Segunda, 23 de janeiro.
Olho para o relógio: 17h. A hora exata em que nasci. Lembro de você dizendo que queria estar comigo nesse momento. Te olho e não acredito que você planejou tudo assim, nesse cenário, só pra mim.
Vivendo intensamente a sinestesia do momento — o céu azul, o vento na cara, o cheiro do seu pescoço coladinho em mim, meus braços passando em volta da sua barriga — já nem reparo na velocidade. Não existe mais medo de cair, nem de mais nada do mundo. De repente, a definição de me sentir segura e absurdamente feliz virou esse momento.

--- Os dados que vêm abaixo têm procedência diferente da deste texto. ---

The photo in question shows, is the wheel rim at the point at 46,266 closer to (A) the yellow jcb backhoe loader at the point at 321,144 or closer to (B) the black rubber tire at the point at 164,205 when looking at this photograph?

Junto de um pôr do sol mágico, em meio às dunas, a gente se beijou na mesma quantidade de grãos de areia à nossa volta, entregues à pressa e à vontade, enquanto você registrava meus detalhes com sua câmera. Só existíamos eu, você e a nossa vontade pelo outro.
O tempo parou.
Eu pensava que alguém como você não existia. Mas aqui está você, rindo de mim, comigo, das minhas gracinhas, fazendo do meu aniversário uma memória única.
Você é sol. Verão. Sessão da tarde. Novela das 22h. Esporte radical. Fumaça densa. E velocidade. Me atravessa sem pedir permissão.
Não tive chance de resistir. Você me toma como o impacto de um cometa, com um romantismo selvagem que me rouba as palavras.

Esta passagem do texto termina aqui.